How many cogs is your rear cluster? I have never used friction shifting for more than 7 speed but like it fine on my older drive trains. I use KMC and SRAM 8 speed chains on my 6,7, and 8 speed bikes and like to use the appropriate OEM Campy chains on 9,10,11 speed Campy drive trains.

Also note that your 1986 frame, which had 6 or 7 speed drive train when new, will have 126 mm rear spacing. A 9 or 10 speed drive train requires 130 mm rear spacing (8 speed bikes were often 130, but sometimes 128).

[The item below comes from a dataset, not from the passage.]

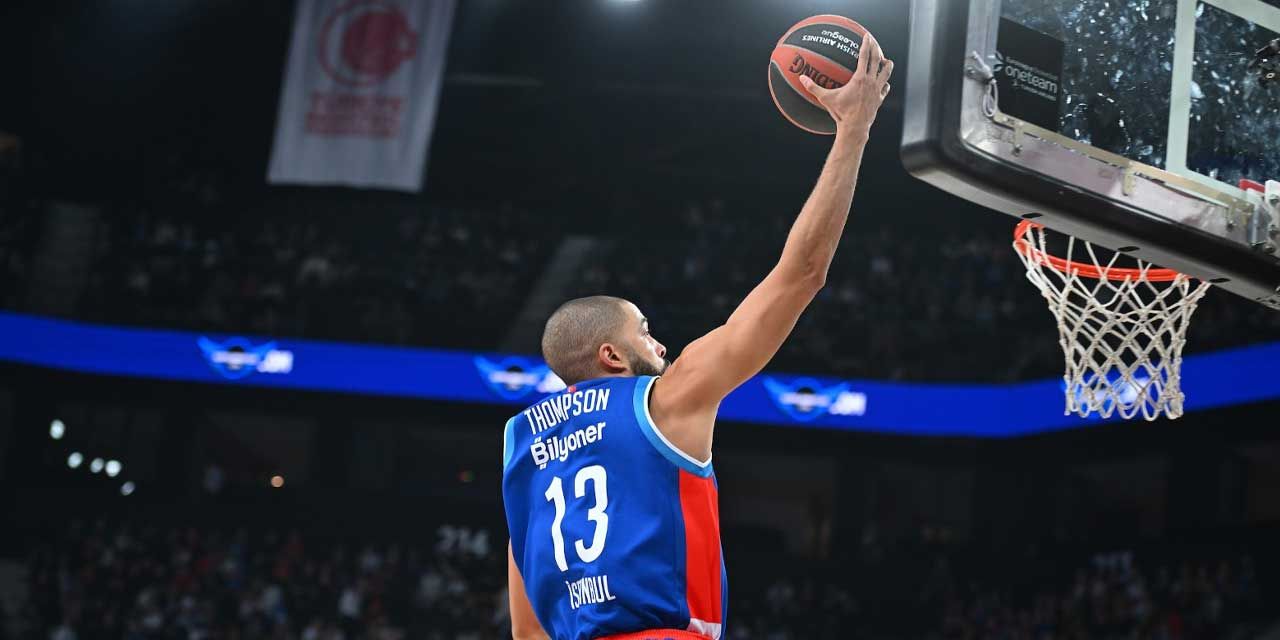 Euroleague'de 2 maç sonra kazandı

You will have to pull the rear triangle apart a little to get the rear wheel in and some people suggest this is a no no with an aluminum frame.


----------



## bikerjulio (Jan 19, 2010)

Yes, I didn't fully pick up on the vintage of the donor bike. I wouldn't be spending too much on it BTW.

@cda we need to know what rear wheel and # speeds you are intending to use. If you have an original 6 or 7-speed wheel it will make things easier and cheaper. And more likely that your shifter will work OK with it.

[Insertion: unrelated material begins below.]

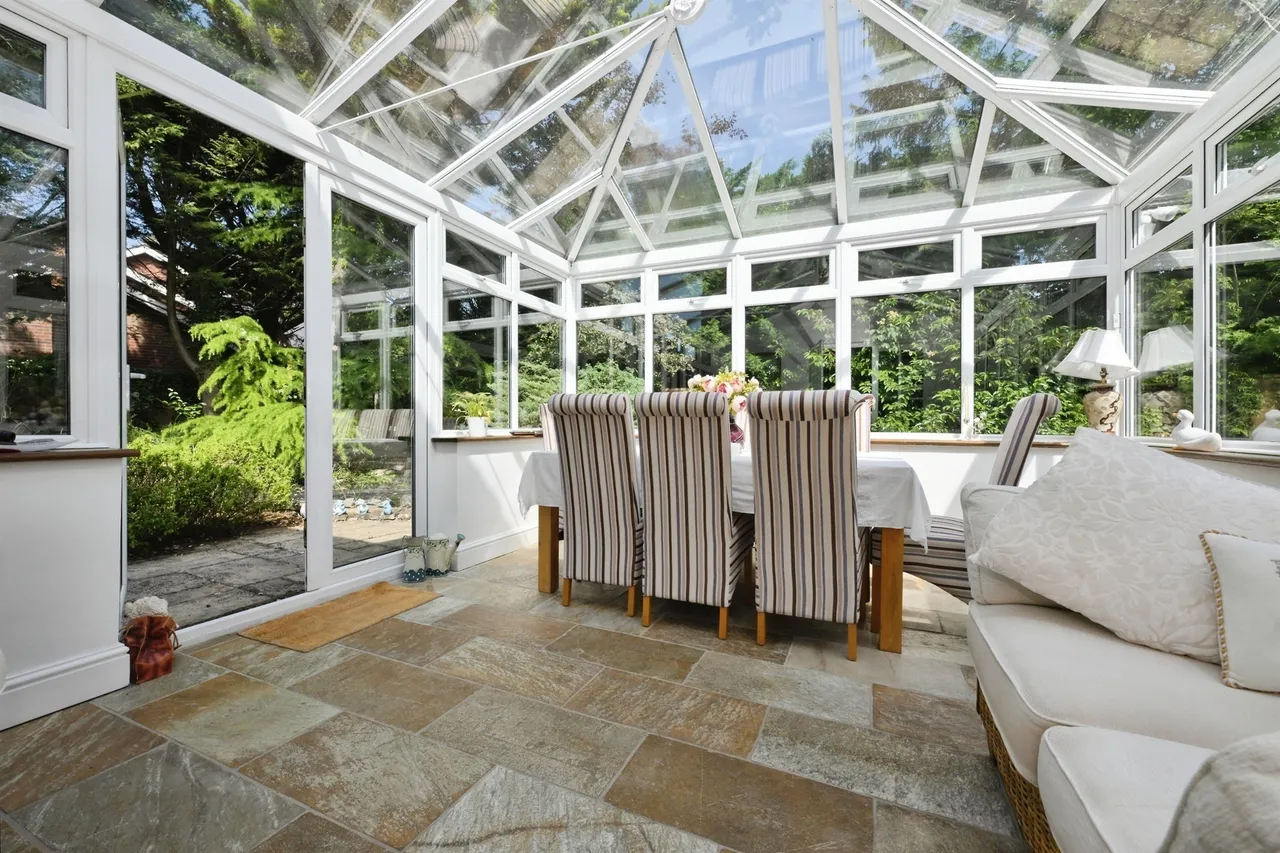Bromley Lane, Standon, Ware, photo 10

A "compromise" 9-speed chain will work fine with a 10-speed crank and a 7-speed freehub.


----------



## cda 455 (Aug 9, 2010)

You guys are rock stars :23: !!!
Thanks for providing so much info!


Disclaimer: THIS IS A RESEARCH IN-PROGRESS.

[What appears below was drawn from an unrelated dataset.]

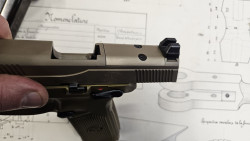 pistolet FN FNX-45 tactical avec accessoires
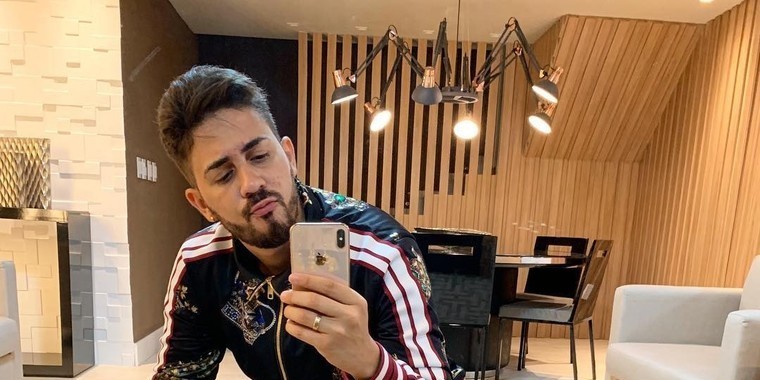 Carlinhos Maia compra mansão e comemora: "Nasci para ser feliz"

My wheelset is Shimano 36H 105 10sp hubs with Verocity Deep V rims (I'm a Clydesdale). 


What I've learned here is that my friction shifter setup probably won't handle said 10sp. 

6/7/8sp; yes. 9/10sp; probably not.


I just bought a 36H Campagnolo Mirage 9/10sp hub in order to use a Campagnolo cassette (Can you tell I'm making this build up as I go along :mad2: ?!!). Thinking I'll re-lace rear wheel with said Campagnolo hub; then I find out about the differences about 8/9/10sp.



_In summary; because of what I've learned, it appears I'm going to have to just go with Campagnolo Veloce brake/shifters to K.I.S.S._

And use the other groupset on the other Cannondale frameset I have.


----------



## bikerjulio (Jan 19, 2010)

If you told us exactly what you have now and want to use it will help with advice (meaning a complete list). Getting information in dribs and drabs slows down the advice giving process.


----------